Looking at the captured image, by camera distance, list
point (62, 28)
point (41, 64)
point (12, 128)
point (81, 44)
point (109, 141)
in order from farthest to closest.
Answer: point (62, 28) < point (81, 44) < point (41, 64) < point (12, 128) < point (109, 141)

○ ○ ○ ○ ○ ○ ○

• _Challenge_:
Copy the listing above word for word, keeping every line as it appears.

• _Exercise solution_:
Looking at the captured image, by camera distance, list
point (62, 28)
point (41, 64)
point (12, 128)
point (81, 44)
point (109, 141)
in order from farthest to closest.
Answer: point (62, 28) < point (81, 44) < point (41, 64) < point (12, 128) < point (109, 141)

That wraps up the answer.